Antimicrobial susceptibility testing with phenotypic methods is based on the measurement of the MIC (mg/L) and breakpoints to categorize bacteria and fungi as susceptible, intermediate or resistant. Phenotypic antimicrobial susceptibility testing requires an agreement on breakpoints and a rigorous standardization of methods and materials. Requirements for defining breakpoints include a definition of doses and dose intervals, information on MIC distributions for the target organisms, definitions of the highest MIC for organisms devoid of phenotypically expressed resistance (the epidemiological cut-off) and information on resistance mechanisms, pharmacokinetics, pharmacodynamics and clinical outcome in trials.

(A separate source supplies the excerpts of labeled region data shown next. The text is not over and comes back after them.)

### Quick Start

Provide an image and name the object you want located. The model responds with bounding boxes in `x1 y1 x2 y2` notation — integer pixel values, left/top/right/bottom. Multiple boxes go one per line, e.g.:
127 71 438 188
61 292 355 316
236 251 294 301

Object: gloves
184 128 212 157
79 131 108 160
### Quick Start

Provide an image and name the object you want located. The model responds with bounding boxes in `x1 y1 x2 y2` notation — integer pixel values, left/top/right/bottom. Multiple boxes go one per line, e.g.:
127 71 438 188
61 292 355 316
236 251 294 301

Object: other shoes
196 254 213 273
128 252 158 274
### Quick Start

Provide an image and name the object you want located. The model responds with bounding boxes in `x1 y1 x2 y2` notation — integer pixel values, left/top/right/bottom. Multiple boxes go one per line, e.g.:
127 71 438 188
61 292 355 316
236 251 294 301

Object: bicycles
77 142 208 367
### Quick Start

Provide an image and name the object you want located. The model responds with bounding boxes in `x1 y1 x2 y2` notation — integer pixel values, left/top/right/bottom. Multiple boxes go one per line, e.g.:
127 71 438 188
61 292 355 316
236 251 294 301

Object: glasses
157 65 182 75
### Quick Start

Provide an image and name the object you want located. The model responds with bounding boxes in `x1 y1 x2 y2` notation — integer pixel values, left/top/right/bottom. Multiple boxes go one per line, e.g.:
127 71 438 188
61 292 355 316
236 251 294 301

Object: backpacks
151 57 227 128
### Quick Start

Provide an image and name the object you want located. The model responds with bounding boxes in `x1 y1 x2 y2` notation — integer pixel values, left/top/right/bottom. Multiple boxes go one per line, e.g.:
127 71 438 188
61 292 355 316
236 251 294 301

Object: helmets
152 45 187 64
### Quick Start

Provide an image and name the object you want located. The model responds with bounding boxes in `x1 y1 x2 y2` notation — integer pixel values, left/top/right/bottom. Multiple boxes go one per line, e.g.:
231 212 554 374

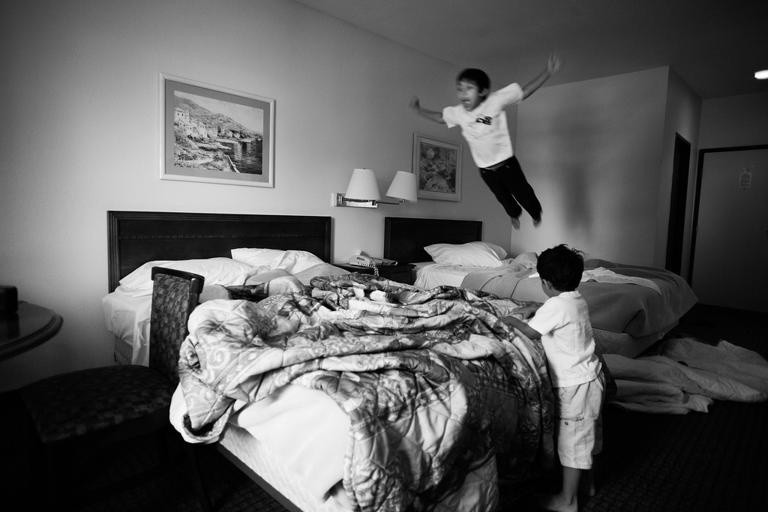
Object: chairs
22 266 211 512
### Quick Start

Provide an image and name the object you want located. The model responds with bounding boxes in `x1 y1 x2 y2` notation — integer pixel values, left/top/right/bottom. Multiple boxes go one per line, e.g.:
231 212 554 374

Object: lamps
334 169 418 210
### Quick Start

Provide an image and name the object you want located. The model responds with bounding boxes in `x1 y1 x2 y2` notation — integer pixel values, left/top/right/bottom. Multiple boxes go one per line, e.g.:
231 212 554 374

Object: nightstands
334 262 416 285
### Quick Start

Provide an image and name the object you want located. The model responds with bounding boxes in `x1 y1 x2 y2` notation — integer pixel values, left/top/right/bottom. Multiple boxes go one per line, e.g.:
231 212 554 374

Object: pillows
231 248 322 274
424 241 500 267
487 242 507 260
121 257 252 293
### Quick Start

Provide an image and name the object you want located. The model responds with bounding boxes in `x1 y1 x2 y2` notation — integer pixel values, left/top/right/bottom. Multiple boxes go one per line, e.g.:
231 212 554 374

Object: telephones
351 255 383 267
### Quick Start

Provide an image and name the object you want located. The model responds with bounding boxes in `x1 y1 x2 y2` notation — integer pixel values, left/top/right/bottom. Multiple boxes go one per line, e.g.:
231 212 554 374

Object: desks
0 301 63 360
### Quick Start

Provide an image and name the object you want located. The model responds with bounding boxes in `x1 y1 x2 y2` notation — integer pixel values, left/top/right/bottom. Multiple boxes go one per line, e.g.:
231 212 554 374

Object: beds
383 215 700 360
106 210 617 512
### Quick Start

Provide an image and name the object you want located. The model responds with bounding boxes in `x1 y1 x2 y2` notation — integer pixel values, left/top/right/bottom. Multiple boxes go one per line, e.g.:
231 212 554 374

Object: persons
499 242 609 512
411 50 563 230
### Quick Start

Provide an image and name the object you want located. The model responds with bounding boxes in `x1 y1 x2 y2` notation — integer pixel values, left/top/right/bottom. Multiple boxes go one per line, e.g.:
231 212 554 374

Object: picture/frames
412 133 463 201
159 75 276 190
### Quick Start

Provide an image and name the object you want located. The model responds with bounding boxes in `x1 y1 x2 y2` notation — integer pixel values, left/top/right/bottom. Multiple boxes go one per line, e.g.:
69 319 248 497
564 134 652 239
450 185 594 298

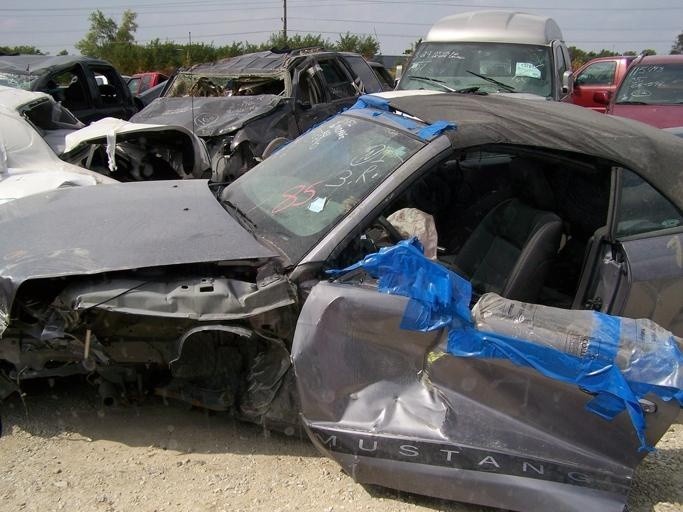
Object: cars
0 48 683 511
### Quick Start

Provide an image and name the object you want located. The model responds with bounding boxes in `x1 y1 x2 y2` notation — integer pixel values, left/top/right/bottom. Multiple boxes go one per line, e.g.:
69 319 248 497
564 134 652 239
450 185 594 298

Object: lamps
438 199 564 306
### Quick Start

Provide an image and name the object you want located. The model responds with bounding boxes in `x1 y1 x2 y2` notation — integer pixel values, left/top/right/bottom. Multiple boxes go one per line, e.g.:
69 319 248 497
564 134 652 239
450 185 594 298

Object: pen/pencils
393 9 574 104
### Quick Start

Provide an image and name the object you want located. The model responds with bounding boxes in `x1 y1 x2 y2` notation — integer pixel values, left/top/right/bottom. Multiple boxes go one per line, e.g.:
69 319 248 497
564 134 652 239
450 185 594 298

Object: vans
393 9 574 104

In 2001, the breakpoint committees of France, Germany, Norway, Sweden, the Netherlands and the UK were tasked with developing European breakpoints under the umbrella of EUCAST, organized by ESCMID and later also by ECDC. Breakpoints for previously established antibacterial and antifungal agents in Europe have now been harmonized. With the EMA, EUCAST has since 2006 determined breakpoints for new agents. All breakpoints are freely available on the EUCAST web site; these are used in semi-automated antimicrobial susceptibility testing devices and have been employed since 2010 in a EUCAST disc diffusion method. They have been or are now being implemented in most countries inside Europe and many countries outside it. Everything needed to perform and interpret antimicrobial susceptibility testing is freely available from the EUCAST web site, as are aggregated MIC distributions based on more than 26 000 distributions.